Les étudiant·es réfugié·es ont, en plus du reste, un devoir de réussite aux examens. Reza en témoigne: « Depuis ce semestre de printemps, je paye moi-même mes frais semestriels. L’ORS [3] n’a plus voulu me soutenir [4], car j’avais raté trois examens en juin 2020 [5] . Je dois me débrouiller pour payer mes études, en plus du confinement, des cours en ligne, de la difficulté de la langue. Je n’ai pas de soutien, pas de sécurité financière de la part de l’ORS ». Reza reste néanmoins motivé à poursuivre ses études.

Sensibiliser et soutenir

Il existe, toutefois, des formes de soutien. Dans le VE n°179, nous avions souligné la nécessité de conserver les liens de solidarité en temps de crise. Eren évoque ainsi l’aide reçue par le programme Horizon académique, à Genève [6] . «En cas de problèmes académiques, d’inscriptions, ou si on n’a pas beaucoup le moral, ils nous offrent une écoute et des conseils! Grâce à nos mentors, je suis sorti quelques fois durant le confinement [universitaire], dans un café, dans un restaurant, on a parlé, on a mangé, c’était une manière de déstresser». L’investissement de l’université dans l’accueil est donc primordial pour le bien-être des étudiant·es exilé·es et de leur réussite [7]. Cette aide se couple avec un tissu associatif nécessaire au sein de la plupart des hautes écoles universitaires, permettant à ces étudiant·es de rencontrer leurs pairs et de se créer une place au sein des études.

JULIEN NORBERG

[1] De Quervain et al., « The Swiss Corona Stress Study : second pandemic wave », 2020

[2] Cacault, P. et al., «Distance learning in higher education : evidence from a randomized experiment », Journal of the European Economic Association, 2021

[3] Entreprise zurichoise privée mandatée pour gérer et encadrer certains centres collectifs d’hébergements. À propos d’ORS, voir VE 180 / déc. 2020.

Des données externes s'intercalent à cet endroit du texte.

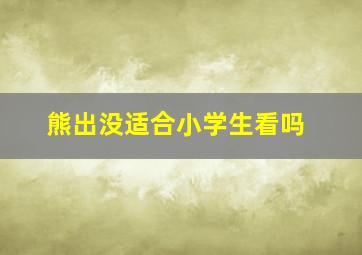 熊出没适合小学生看吗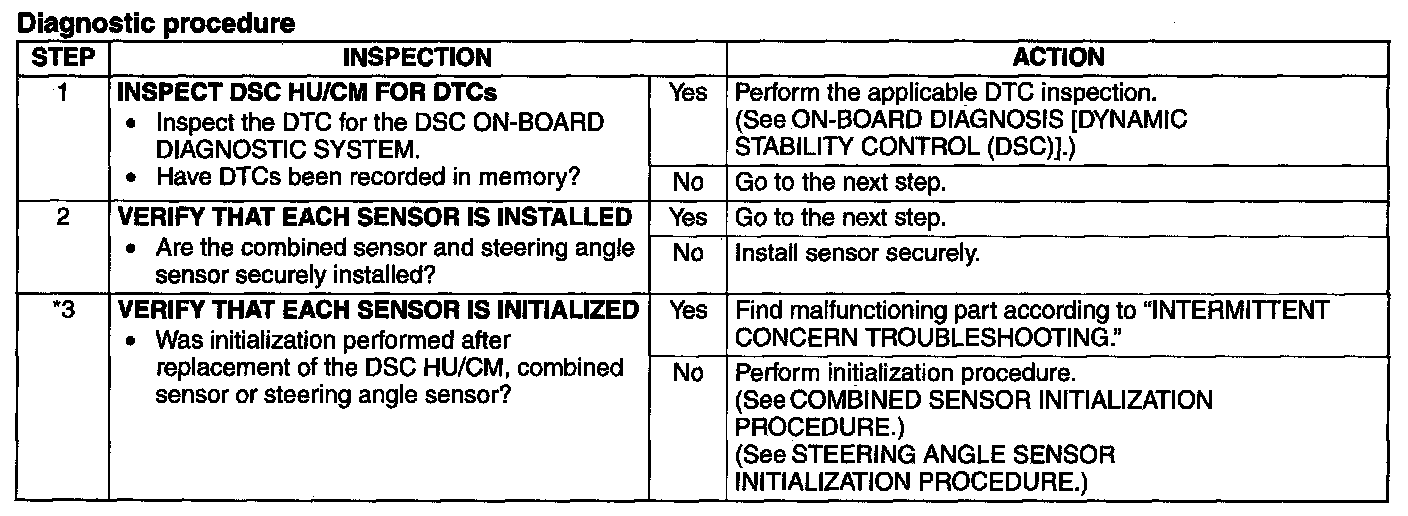 Diagnostic procedure

| STEP | INSPECTION | | ACTION |
|---|---|---|---|
| 1 | INSPECT DSC HU/CM FOR DTCs • Inspect the DTC for the DSC ON-BOARD DIAGNOSTIC SYSTEM. • Have DTCs been recorded in memory? | Yes | Perform the applicable DTC inspection. (See ON-BOARD DIAGNOSIS [DYNAMIC STABILITY CONTROL (DSC)].) |
| | | No | Go to the next step. |
| 2 | VERIFY THAT EACH SENSOR IS INSTALLED • Are the combined sensor and steering angle sensor securely installed? | Yes | Go to the next step. |
| | | No | Install sensor securely. |
| *3 | VERIFY THAT EACH SENSOR IS INITIALIZED • Was initialization performed after replacement of the DSC HU/CM, combined sensor or steering angle sensor? | Yes | Find malfunctioning part according to "INTERMITTENT CONCERN TROUBLESHOOTING." |
| | | No | Perform initialization procedure. (See COMBINED SENSOR INITIALIZATION PROCEDURE.) (See STEERING ANGLE SENSOR INITIALIZATION PROCEDURE.) |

[4] Une aide annuelle de 1000 frs est allouée pour payer les taxes d’études et les fournitures. D’après l’Office fédérale de la statistique, ce coût pour un étudiant indépendant avoisine les 2000 frs.

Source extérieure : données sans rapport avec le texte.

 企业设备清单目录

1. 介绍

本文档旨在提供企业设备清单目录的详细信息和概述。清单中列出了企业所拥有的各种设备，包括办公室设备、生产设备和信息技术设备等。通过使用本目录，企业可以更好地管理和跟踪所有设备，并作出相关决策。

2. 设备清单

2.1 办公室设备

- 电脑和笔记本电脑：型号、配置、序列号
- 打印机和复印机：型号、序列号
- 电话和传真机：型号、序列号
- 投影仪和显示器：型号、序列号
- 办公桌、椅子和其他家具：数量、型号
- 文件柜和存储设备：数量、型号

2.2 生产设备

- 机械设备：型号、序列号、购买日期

[5] Et pourtant, lors de la session d’examen d’été 2020, la plupart des institutions ont considéré l’échec à un examen comme non éliminatoire. Diverses associations estudiantines ont demandé la reconduction de cette mesure pour la session d’hiver de 2021, sans succès.

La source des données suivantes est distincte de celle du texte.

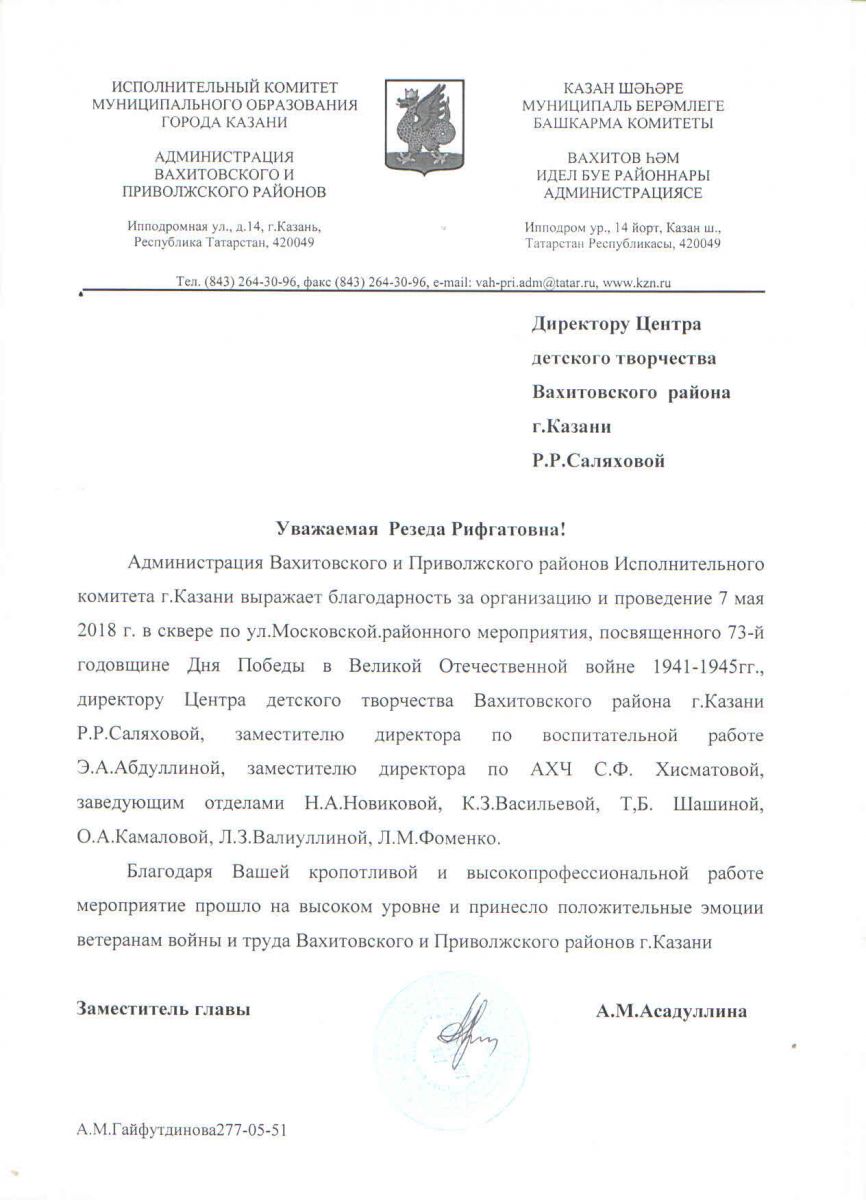 ИСПОЛНИТЕЛЬНЫЙ КОМИТЕТ
МУНИЦИПАЛЬНОГО ОБРАЗОВАНИЯ
ГОРОДА КАЗАНИ

АДМИНИСТРАЦИЯ
ВАХИТОВСКОГО И
ПРИВОЛЖСКОГО РАЙОНОВ

Ипподромная ул., д.14, г.Казань,
Республика Татарстан, 420049

КАЗАН ШӘҺӘРЕ
МУНИЦИПАЛЬ БЕРӘМЛЕГЕ
БАШКАРМА КОМИТЕТЫ

ВАХИТОВ ҺӘМ
ИДЕЛ БУЕ РАЙОННАРЫ
АДМИНИСТРАЦИЯСЕ

Ипподром ур., 14 йорт, Казан ш.,
Татарстан Республикасы, 420049

Тел. (843) 264-30-96, факс (843) 264-30-96, e-mail: vah-pri.adm@tatar.ru, www.kzn.ru

Директору Центра
детского творчества
Вахитовского района
г.Казани
Р.Р.Саляховой

Уважаемая Резеда Рифгатовна!

Администрация Вахитовского и Приволжского районов Исполнительного комитета г.Казани выражает благодарность за организацию и проведение 7 мая 2018 г. в сквере по ул.Московской.районного мероприятия, посвященного 73-й годовщине Дня Победы в Великой Отечественной войне 1941-1945гг., директору Центра детского творчества Вахитовского района г.Казани Р.Р.Саляховой, заместителю директора по воспитательной работе Э.А.Абдуллиной, заместителю директора по АХЧ С.Ф. Хисматовой, заведующим отделами Н.А.Новиковой, К.З.Васильевой, Т,Б. Шашиной, О.А.Камаловой, Л.З.Валиуллиной, Л.М.Фоменко.

Благодаря Вашей кропотливой и высокопрофессиональной работе мероприятие прошло на высоком уровне и принесло положительные эмоции ветеранам войны и труда Вахитовского и Приволжского районов г.Казани

Заместитель главы

А.М.Асадуллина

А.М.Гайфутдинова277-05-51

[6] À l’origine destiné aux étudiants·es réfugié·es, ce service de l’Université de Genève a élargi son aide à l’intégration académique et sociale dans les hautes écoles aux personnes issues de la migration et aux Suisses revenant de l’étranger.

[7] La Liberté, « Étudiants exilés, le casse-tête », Samar Ayachi, 22 février 2021.